## Quoted passage
Activist investor Carl Icahn, who's been calling for an AIG breakup for months, scored at least a partial victory last week, when AIG said it would expand its board to 16 members from the current 14. AIG proposed that John Paulson, president of Paulson & Co., and Samuel Merksamer, a managing director of Icahn Capital L.P., be elected as members at its annual meeting this year.
Mr. Icahn and others view a split as necessary to increase shareholder value and get AIG off the list of systemically important financial institutions. AIG is one of three insurers — MetLife Inc. and Prudential Insurance Co. are the others — designated as SIFIs and subject to increased federal oversight.
The moves came late last week as AIG reported a fourth-quarter 2015 loss of $1.84 billion due to poor property/casualty results and $2.20 billion in net income for the year, down 70.8% from 2014.
During an earnings call Friday, AIG President and CEO Peter Hancock said he was “pleased we have reached a solution” that avoids a “distracting” proxy fight.
While splitting up the insurer might enhance shareholder value, policyholders may not benefit.
“Breaking up AIG from a risk management standpoint would not necessarily be a good thing because I believe the strength of having the full spectrum of risk solutions under one umbrella is a positive,” said a risk manager who asked not to be named. “However, I do believe the challenge that AIG does have is that the organizations that fall under the AIG umbrella are very siloed.”
“AIG is losing talented people at an alarming rate, and they (the company) appear to be completely consumed with self-preservation versus underwriting and serving their clients,” said a broker who asked not to be named. “Until there is a clear game plan, including leadership that isn't constantly looking over its shoulder for fear of being axed, its customers will suffer.”
Market analysts say the new board members could well move AIG closer to a split.
The move “largely eliminates the possibility of a messy proxy battle by the shareholder activists this year, adds additional incentives for management to improve its financial returns and moves AIG further towards making major structural changes that might include a split-up of the company,” Paul Newsome, managing director at Sandler O'Neill+Partners L.P. in Chicago, said in an investor note.
Adding the activists' directors “to the board should add some urgency to AIG's various initiatives and will keep alive the possibility of a more comprehensive breakup of the company at some point,” said Mark Dwelle, an insurance analyst at RBC Capital Markets Inc. in Richmond, Virginia.

## Exercise directions
Resume the article on AIG's board expansion and the push for a breakup, continuing from its last sentence.

## Dataset excerpt

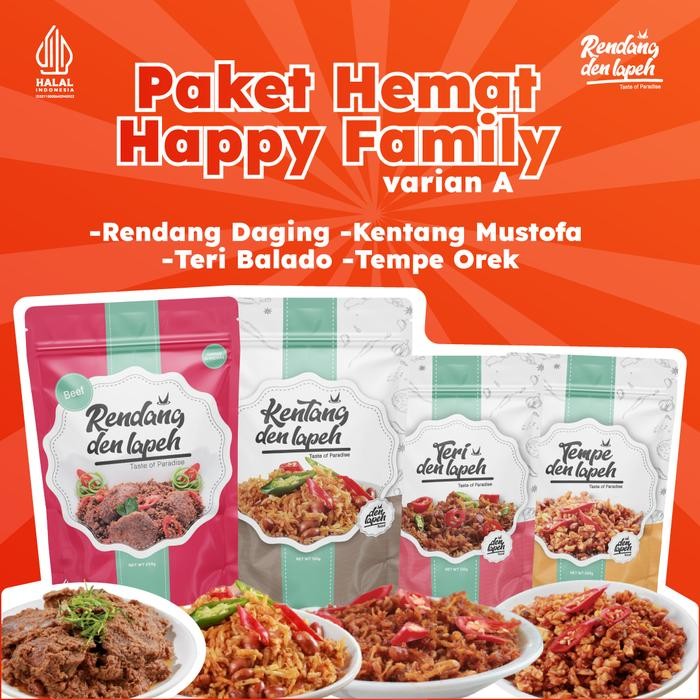 

PastikanDikirimLgsg- PAKET HEMAT LAUK SIAP SAJI HAPPY FAMILY RENDANG PADANG&LAUK KERING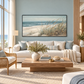 Coastal Whisper Seaside Grassland Painting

## Reply
“Letting the activists behind the curtain will allow them to engage with the full board — and a full set of nonpublic financials — to both challenge management's plan, as well as explore other strategic alternatives — like more aggressively selling assets and pursuing an explicit plan to de-SIFI,” Josh Stirling, a senior analyst at Sanford C. Bernstein & Co. L.L.C. in New York, said in an investor note.
AIG already is streamlining. Last month, it said it would put up to 19.9% of its mortgage insurance business in an initial public offering this year, with an eye to selling the entire business. It also said it had reached an agreement to sell its broker-dealer AIG Advisor Group for an undisclosed price.
In a statement on his website, Mr. Icahn discussed the agreement to add two board members and said he declined to go on the board because of his “involvement with so many other companies.”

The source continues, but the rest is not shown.